On 01/19/2015 08:26 PM, Trevor Perrin wrote:
So his argument that we should consider full-radix when choosing performance-oriented primes seems reasonable to me. Seems like we should try to get more analysis and timings for full-radix Ted37919, Curve41417, Goldilocks, E-521, etc.
I think it's reasonable.  Here's some analysis for those primes.

The point of the Goldilocks prime is that Karatsuba is a win at that size, and Karatsuba is a pain on full-radix. So even though Ed448 is suitably aligned for a full-radix implementation on 32 bits, that would take 14^2 = 196 muls vs 16^2 * 3/4 = 192 for Karatsuba. The extra adds for Karatsuba cost less than the carry handling for full-radix unless you have some sort of accelerator, and I don't think UMAAL is enough of an accelerator to make up that difference. 64-bit is similar except the coefficients aren't aligned. So it's almost always a win to use Karatsuba and reduced-radix.

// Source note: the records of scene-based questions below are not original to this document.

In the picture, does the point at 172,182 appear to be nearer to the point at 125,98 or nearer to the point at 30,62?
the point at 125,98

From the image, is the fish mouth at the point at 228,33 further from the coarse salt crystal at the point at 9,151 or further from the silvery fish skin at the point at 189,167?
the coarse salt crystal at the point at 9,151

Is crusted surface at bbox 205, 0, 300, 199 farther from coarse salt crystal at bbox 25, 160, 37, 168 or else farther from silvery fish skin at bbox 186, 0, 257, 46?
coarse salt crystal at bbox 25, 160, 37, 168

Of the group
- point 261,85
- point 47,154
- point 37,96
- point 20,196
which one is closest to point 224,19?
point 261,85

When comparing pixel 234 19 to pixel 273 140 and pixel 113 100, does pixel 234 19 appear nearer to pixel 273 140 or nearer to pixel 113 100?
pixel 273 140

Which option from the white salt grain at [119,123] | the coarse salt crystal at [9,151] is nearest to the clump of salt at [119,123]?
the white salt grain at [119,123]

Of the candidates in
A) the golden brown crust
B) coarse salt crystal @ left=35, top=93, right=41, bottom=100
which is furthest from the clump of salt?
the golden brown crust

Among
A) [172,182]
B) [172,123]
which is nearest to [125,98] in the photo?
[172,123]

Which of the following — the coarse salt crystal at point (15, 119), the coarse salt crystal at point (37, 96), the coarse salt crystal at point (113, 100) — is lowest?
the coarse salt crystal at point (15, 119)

E-521 takes 9 limbs on 64-bit in either full- or reduced-radix, so there's no point in doing full-radix. On 32-bit, it's 1 - 17^2/18^2 ~ 11% fewer muls to do full-radix, but again you lose the ability to use Karatsuba or Chung-Hasan or the Granger-Scott IBDWT, so even if carry-handling is free that's not a win unless you want the simplest implementation. For further comparison, MS would rather pick an 8-or-16-limb prime (on full-radix) and get a 21% reduction in muls, but they still pay a carry-handling penalty and lose Karatsuba/CH/IBDWT.

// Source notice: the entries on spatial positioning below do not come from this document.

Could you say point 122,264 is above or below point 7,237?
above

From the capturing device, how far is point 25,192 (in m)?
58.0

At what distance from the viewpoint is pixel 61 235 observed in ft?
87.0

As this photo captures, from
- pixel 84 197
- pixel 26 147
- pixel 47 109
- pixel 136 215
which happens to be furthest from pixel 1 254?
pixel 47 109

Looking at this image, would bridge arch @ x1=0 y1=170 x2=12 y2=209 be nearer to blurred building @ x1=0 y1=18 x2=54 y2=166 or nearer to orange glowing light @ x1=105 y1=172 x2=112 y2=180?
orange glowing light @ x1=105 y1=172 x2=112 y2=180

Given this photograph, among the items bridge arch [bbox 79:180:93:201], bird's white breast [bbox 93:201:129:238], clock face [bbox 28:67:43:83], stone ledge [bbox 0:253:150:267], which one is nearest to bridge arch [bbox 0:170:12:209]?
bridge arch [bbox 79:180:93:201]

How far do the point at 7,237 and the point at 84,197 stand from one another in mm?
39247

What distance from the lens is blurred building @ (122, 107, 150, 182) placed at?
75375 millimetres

This analysis doesn't support Longa's point, since it shows cases where reduced radix is very fast, even faster than full-radix on a comparable-sized prime on a machine where that's fast. I think the point is more valid for 2^389-21, since it's just over a power of 2^32.

I don't know about Curve41417 and Ted37919. It would probably be close for Ted37919, since there the cost reduction is 1 - 6^2/7^2 ~ 27% and Karatsuba doesn't apply (at least on 64-bit).
On Mon, Jan 19, 2015 at 5:03 PM, D. J. Bernstein <[email protected]> wrote:
There's a long history of hard-to-catch errors in full-radix software.
https://cryptojedi.org/papers/#verify25519 is the first step towards
confidently getting out of this mess---and it's significantly _easier_
for reduced-radix software than for full-radix software.
That's interesting and not intuitive to me.  I'd think reduced-radix
was trickier to implement and analyze.  Huh...
The carry chains in full-radix software can be a pain to get right. In my experience, it's not so bad when you have some headroom (2^255-19 and 2^379-19). But if the prime is very close to a power of the word size (2^256-189 or the NIST Solinas primes), then carries can propagate really far. This costs performance, and it's tempting to come up with a clever, hard-to-analyze trick to limit the propagation.